### Excerto citado

▬▬▬▬▬▬

Um informe produzido a partir de bases erradas para imprimir uma falsa realidade

EDITORIAL

Filipe Nyusi dirigiu-se, na última quarta-feira, à Nação para apresentar o seu penúltimo informe anual sobre o Estado da Nação, que, em suma, como ele mesmo trata, é um balanço que descreve com nenhuma profundidade o real estágio do país. É o nono informe anual e o próximo é o último. Em todos eles, se há algo em comum são as dúvidas que pairam no fim das três horas de leitura, sobre assuntos e acontecimentos que marcaram a vida dos moçambicanos, mas que não foram dignas de serem tratados no retrato presidencial. O povo e o Presidente têm percepções diferentes sobre o mesmo objecto.

 

É também comum o anúncio de realizações que não refletem a realidade, configurando mentirinhas que não se sabe se são deliberadas ou o Presidente também está a ser vítima. Acto comum a nível sectorial, que se agrava por ser normalizado num informe presidencial.

 

Antes de mais é preciso anotar que o País tem vindo a se destacar na produção de relatórios falsos em diversos sectores, por estes não reflectirem a realidade ou entrar em confronto com outras publicações. No caso do informe, consta dos casos mais gritantes, no rol das realizações, a conclusão da estrada Malema – Cuamba, uma mentira grave para uma estrada que ainda está longe de terminar. Basta seguir do troço Lúrio à Cuamba para se ter a dimensão da integridade do Chefe do Governo.

 

Há dias, um cenário quase idêntico vimos em Gaza, quando assistimos à inauguração do Hospital Distrital de Bilene, no quadro de Um Distrito, Um Hospital, onde viemos a saber que os equipamentos apresentados, afinal, foram emprestados num outro hospital local, e bastou terminar a inauguração para ser devolvido. Isso também é fraude.

▬▬▬▬▬▬

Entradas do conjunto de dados

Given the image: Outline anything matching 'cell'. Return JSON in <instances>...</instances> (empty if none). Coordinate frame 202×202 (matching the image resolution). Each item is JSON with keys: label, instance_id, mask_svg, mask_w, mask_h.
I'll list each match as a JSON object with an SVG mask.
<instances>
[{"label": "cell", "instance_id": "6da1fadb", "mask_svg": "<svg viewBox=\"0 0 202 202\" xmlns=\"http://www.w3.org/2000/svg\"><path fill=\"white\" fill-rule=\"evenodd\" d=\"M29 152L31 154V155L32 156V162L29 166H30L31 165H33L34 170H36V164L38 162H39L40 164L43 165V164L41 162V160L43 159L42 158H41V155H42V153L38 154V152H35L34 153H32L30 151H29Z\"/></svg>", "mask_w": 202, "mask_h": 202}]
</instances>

▬▬▬▬▬▬

### Instruções de trabalho
Segundo o editorial, que estrada foi apresentada no informe como concluída, embora ainda esteja longe de terminar?

### Resposta ao exercício
A estrada Malema – Cuamba.